After creating your DAG file with the framework code, upload it to the MWAA’s Amazon Simple Storage Service (Amazon S3) DAG bucket using the provided script 4.deploy_dag.sh. Next, set up the required Airflow variables:

batch_job_queue: AWS Batch job queue name
batch_job_definition: AWS Batch job definition
trading_strategies_bucket: S3 bucket to store results
Database connection variables: db_host, db_port, etc.

Once the variables are configured, trigger the DAG from the Airflow UI, monitor its execution, and check logs as needed.
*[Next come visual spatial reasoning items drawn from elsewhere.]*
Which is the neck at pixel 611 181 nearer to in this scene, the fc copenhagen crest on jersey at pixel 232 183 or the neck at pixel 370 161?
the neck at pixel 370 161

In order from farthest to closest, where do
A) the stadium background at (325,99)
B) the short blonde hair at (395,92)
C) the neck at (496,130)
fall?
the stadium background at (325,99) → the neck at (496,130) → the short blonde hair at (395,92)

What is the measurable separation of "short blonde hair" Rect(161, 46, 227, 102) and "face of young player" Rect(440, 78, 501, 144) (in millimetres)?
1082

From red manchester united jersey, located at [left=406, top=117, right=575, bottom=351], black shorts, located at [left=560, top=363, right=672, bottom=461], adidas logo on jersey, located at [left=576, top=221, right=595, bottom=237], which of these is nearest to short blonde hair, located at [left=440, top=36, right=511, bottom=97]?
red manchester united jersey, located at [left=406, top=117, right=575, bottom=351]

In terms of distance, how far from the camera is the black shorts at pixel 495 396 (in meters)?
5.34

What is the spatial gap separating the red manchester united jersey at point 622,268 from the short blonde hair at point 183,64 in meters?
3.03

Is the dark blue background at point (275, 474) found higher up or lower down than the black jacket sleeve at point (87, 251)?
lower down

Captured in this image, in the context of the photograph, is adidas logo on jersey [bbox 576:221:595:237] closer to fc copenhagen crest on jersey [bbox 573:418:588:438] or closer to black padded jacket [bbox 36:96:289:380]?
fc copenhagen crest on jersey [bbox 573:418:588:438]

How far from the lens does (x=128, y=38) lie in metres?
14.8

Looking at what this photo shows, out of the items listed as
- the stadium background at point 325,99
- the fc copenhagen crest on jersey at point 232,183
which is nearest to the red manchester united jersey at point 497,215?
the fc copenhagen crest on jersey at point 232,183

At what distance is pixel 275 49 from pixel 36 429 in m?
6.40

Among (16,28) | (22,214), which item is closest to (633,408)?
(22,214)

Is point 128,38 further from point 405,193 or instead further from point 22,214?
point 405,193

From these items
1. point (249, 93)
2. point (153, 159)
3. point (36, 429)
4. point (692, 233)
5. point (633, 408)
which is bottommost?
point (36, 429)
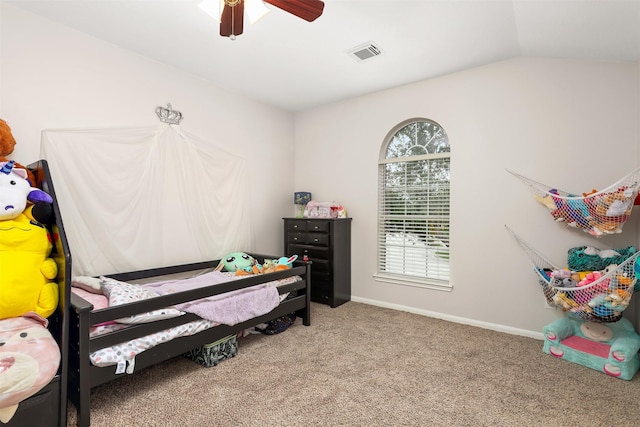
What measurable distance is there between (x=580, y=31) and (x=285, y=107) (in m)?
3.09

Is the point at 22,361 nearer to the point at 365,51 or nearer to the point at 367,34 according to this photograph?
the point at 367,34

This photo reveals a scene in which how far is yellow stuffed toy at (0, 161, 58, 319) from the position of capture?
162 centimetres

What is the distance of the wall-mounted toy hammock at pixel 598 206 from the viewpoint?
7.00ft

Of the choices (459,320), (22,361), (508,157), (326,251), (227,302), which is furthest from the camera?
(326,251)

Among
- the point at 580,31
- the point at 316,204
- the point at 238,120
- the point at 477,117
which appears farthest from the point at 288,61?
the point at 580,31

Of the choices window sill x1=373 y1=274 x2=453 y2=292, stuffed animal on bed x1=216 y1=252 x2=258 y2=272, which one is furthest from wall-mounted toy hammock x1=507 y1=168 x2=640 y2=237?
stuffed animal on bed x1=216 y1=252 x2=258 y2=272

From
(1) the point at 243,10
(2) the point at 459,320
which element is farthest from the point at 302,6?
(2) the point at 459,320

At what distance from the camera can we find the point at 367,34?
8.04 feet

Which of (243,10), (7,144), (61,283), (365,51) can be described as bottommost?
(61,283)

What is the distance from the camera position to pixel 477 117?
3.08 meters

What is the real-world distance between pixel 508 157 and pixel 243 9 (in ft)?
8.44

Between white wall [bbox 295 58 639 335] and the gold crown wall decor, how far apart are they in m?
2.08

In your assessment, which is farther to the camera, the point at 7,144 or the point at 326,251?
the point at 326,251

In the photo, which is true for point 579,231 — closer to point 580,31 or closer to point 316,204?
point 580,31
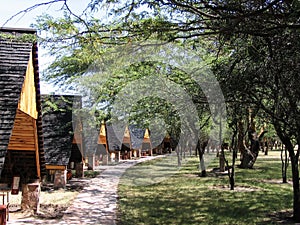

Figure 2: Airflow DAG dashboard

Figure 3: Airflow DAG event log

3.3.1 Backtesting with Apache Airflow
While the framework supports direct DAG creation for advanced users, we’ve also developed a user-friendly frontend interface that abstracts away the complexity of writing Airflow DAG code. This interface, built as an additional page in our Streamlit application, allows quant researchers and developers to:

1. Configure strategy parameters through a simple form interface
2. Select factors and date ranges for testing
3. Define parameter grids for optimization
4. Trigger backtest execution with a single click

The frontend communicates with Airflow via its API, auto-generating the DAG configuration based on user inputs.

This approach offers several advantages:

1. Simplified user experience: Researchers can focus on strategy parameters rather than infrastructure details
2. Reduced learning curve: No need to understand Airflow DAG syntax or AWS Batch configuration
3. Consistent execution: Standardized backtest configuration prevents common errors
4. Self-service capability: Quant teams can run backtests independently without DevOps help

3.4 Streamlit Application for Backtest Management and Visualization
Streamlit is a Python library for creating web applications. It’s excellent for interactive backtesting dashboards, offering simplicity and rapid development. Quants quickly build and deploy apps to visualize backtest results and strategy performance.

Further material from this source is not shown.